(Spatial reasoning listing)
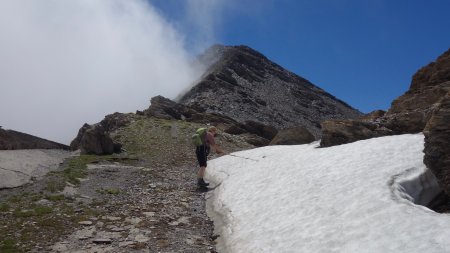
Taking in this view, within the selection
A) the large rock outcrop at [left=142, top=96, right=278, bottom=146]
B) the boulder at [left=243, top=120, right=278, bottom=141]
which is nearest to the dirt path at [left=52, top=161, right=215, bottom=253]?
the large rock outcrop at [left=142, top=96, right=278, bottom=146]

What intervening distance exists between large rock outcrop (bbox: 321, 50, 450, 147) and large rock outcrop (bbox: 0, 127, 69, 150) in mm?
27918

Problem description:
Render the lines above as a Markdown table with the columns No. and Line, numbering each line and leaving out blank lines. Omit the pictures.

Written answer:
| No. | Line |
|---|---|
| 1 | Taking in this view, within the selection |
| 2 | A) the large rock outcrop at [left=142, top=96, right=278, bottom=146] |
| 3 | B) the boulder at [left=243, top=120, right=278, bottom=141] |
| 4 | which is nearest to the dirt path at [left=52, top=161, right=215, bottom=253]? |
| 5 | the large rock outcrop at [left=142, top=96, right=278, bottom=146] |
| 6 | What intervening distance exists between large rock outcrop (bbox: 321, 50, 450, 147) and large rock outcrop (bbox: 0, 127, 69, 150) in mm? |
| 7 | 27918 |